[Spatial relationship records]
# # # # # # #
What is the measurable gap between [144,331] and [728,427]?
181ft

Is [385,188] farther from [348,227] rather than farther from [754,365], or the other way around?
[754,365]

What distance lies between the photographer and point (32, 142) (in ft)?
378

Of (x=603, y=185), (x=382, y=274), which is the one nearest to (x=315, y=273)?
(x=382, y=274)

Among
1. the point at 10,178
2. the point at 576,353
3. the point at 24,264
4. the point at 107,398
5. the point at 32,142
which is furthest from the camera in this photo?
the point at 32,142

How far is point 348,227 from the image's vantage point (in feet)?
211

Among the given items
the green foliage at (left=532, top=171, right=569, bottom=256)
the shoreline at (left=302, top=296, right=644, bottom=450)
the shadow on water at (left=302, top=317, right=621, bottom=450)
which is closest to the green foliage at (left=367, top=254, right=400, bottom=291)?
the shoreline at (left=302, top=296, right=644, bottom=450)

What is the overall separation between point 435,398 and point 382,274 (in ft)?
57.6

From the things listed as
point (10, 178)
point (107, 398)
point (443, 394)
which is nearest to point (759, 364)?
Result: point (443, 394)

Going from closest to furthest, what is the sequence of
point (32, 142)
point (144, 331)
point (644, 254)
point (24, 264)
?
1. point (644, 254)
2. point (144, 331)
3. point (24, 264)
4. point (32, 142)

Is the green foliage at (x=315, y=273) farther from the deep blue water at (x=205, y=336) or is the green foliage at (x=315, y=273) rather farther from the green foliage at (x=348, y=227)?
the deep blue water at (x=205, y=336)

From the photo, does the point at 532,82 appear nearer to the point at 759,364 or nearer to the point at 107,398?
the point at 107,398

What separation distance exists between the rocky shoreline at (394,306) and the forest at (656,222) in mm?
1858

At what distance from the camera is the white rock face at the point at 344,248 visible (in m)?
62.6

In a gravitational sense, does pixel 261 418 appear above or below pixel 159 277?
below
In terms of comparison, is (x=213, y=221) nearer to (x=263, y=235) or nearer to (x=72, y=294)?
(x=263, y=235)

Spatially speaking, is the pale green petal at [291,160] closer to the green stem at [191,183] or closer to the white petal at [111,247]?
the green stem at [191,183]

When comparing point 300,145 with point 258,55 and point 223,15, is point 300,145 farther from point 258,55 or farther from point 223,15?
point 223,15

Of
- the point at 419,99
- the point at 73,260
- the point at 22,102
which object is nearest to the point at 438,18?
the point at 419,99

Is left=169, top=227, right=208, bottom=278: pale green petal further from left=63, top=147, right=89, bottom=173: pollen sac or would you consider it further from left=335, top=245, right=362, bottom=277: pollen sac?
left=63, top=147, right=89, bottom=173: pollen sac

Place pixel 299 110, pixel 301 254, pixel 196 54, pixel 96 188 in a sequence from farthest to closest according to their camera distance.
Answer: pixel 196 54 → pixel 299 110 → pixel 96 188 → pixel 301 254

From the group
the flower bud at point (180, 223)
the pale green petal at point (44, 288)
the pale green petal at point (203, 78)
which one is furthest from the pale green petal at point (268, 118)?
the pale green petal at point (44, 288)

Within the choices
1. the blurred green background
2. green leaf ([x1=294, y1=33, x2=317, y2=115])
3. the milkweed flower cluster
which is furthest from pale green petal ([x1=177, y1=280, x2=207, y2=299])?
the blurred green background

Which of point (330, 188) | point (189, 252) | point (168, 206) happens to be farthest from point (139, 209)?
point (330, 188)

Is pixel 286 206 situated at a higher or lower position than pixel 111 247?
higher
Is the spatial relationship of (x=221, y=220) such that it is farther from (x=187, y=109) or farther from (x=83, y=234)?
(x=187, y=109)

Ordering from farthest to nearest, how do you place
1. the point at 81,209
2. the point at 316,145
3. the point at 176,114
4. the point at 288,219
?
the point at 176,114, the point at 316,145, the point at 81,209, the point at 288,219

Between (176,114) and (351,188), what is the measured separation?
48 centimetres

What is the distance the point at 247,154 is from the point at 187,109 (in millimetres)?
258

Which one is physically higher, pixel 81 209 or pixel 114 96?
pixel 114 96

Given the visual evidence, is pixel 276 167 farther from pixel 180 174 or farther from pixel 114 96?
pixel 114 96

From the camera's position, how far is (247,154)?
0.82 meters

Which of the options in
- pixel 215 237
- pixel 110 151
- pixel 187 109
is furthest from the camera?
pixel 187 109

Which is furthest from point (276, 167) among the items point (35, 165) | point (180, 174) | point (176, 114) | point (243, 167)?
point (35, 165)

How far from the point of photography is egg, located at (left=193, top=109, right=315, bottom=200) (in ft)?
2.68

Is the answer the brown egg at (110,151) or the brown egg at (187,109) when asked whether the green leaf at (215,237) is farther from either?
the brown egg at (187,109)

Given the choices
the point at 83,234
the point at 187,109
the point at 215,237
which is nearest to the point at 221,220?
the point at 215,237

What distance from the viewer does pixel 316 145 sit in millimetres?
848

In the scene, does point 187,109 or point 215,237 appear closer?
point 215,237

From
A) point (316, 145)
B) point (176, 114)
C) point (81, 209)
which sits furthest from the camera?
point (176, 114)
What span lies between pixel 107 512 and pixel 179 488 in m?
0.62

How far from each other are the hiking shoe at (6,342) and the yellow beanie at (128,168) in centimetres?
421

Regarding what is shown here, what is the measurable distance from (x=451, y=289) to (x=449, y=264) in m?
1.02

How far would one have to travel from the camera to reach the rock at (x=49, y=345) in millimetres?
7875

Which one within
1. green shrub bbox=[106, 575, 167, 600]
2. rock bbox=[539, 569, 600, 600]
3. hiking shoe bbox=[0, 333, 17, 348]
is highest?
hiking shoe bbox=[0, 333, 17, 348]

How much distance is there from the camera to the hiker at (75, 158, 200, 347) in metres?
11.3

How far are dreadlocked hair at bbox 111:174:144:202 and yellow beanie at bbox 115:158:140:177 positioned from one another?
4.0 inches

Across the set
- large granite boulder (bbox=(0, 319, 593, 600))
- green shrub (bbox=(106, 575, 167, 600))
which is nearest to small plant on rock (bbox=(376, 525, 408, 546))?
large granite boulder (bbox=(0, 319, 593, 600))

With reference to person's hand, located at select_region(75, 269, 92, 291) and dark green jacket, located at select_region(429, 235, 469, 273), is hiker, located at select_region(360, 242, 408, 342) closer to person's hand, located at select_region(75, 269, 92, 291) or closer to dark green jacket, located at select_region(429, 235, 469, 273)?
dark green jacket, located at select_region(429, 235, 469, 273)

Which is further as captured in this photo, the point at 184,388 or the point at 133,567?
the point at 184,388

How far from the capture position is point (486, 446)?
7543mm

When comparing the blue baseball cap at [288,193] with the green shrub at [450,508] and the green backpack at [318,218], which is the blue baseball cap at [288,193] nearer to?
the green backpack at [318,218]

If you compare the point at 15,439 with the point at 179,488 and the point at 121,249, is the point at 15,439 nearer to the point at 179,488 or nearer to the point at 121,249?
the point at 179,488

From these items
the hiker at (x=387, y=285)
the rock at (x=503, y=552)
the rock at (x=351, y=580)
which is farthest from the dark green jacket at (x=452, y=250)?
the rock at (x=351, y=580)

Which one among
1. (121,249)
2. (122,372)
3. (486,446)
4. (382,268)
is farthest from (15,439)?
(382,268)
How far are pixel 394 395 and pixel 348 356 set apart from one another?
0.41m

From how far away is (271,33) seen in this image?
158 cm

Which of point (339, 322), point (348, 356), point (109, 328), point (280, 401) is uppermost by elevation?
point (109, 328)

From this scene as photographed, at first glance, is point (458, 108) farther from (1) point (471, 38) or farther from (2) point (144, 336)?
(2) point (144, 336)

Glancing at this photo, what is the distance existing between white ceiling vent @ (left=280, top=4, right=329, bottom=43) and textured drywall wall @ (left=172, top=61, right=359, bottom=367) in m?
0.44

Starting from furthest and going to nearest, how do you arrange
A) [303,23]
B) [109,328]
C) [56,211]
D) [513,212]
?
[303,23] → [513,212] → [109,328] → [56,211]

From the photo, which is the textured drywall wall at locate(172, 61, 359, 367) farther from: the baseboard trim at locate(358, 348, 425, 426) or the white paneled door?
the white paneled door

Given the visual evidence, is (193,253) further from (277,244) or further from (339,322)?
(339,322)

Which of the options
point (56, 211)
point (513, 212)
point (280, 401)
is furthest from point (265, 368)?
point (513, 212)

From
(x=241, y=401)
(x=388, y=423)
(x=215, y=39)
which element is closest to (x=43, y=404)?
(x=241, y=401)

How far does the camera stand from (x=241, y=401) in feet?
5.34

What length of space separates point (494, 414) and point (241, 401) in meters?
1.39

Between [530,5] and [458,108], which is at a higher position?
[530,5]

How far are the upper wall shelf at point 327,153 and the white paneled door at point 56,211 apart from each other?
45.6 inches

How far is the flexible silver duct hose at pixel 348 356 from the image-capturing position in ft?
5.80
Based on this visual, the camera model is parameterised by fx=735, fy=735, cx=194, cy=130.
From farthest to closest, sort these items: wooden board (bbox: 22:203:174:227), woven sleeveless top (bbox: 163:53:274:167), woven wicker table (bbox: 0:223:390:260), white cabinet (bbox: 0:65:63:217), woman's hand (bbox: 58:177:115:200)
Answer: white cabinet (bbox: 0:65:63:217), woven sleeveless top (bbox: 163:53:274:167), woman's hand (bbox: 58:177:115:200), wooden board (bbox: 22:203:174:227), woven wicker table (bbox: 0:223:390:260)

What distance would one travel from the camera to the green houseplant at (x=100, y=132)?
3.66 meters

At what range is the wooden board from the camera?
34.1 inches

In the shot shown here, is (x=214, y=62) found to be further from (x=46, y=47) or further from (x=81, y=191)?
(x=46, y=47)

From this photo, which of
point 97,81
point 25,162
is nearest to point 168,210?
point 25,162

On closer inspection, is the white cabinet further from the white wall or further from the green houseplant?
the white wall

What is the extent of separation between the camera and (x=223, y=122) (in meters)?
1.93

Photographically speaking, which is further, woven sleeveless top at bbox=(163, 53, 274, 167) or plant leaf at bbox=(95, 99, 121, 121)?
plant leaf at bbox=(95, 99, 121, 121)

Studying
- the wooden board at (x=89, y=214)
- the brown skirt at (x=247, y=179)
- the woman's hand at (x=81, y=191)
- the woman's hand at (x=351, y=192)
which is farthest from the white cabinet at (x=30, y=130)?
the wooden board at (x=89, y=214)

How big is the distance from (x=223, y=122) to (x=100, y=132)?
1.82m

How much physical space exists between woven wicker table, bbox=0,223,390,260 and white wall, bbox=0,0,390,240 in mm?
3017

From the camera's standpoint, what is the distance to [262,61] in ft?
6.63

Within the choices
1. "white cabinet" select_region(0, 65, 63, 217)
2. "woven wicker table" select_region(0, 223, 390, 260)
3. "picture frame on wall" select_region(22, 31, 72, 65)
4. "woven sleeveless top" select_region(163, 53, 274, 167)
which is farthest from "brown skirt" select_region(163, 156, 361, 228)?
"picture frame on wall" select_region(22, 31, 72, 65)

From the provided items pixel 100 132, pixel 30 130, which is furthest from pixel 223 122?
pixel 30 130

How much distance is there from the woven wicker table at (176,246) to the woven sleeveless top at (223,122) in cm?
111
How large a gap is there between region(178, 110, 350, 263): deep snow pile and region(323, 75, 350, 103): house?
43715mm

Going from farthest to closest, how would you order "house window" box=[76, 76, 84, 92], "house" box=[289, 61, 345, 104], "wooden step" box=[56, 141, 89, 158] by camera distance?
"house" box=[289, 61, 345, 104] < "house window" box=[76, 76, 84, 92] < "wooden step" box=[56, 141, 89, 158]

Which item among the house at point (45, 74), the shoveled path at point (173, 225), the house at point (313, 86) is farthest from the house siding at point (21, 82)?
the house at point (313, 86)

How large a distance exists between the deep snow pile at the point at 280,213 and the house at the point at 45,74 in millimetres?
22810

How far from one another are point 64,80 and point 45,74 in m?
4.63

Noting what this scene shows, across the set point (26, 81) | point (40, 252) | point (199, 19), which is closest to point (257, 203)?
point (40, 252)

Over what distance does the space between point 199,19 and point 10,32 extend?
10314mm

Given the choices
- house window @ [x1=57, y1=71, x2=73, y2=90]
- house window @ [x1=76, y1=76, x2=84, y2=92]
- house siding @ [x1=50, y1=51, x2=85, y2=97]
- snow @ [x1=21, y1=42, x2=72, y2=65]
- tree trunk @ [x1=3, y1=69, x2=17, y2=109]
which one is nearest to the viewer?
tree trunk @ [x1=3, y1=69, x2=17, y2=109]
# # # # # # #
### The exercise:
Retype exactly the lines from the one containing "Which item among" through the last line of the records above, including both.

### Output of the task:
Which item among the house at point (45, 74), the shoveled path at point (173, 225), the house at point (313, 86) is farthest from the house siding at point (21, 82)?
the house at point (313, 86)

How large a distance exists between the deep snow pile at the point at 280,213 and the house at the point at 45,74 in millimetres?
22810

How far from one another are point 64,80 and point 45,74 in m?
4.63

Noting what this scene shows, across the set point (26, 81) | point (40, 252) | point (199, 19), which is closest to point (257, 203)?
point (40, 252)

Over what distance does the space between point 199,19 and point 10,32 extend?
10314mm

Given the choices
- house window @ [x1=57, y1=71, x2=73, y2=90]
- house window @ [x1=76, y1=76, x2=84, y2=92]
- house siding @ [x1=50, y1=51, x2=85, y2=97]
- snow @ [x1=21, y1=42, x2=72, y2=65]
- tree trunk @ [x1=3, y1=69, x2=17, y2=109]
which one is nearest to the viewer?
tree trunk @ [x1=3, y1=69, x2=17, y2=109]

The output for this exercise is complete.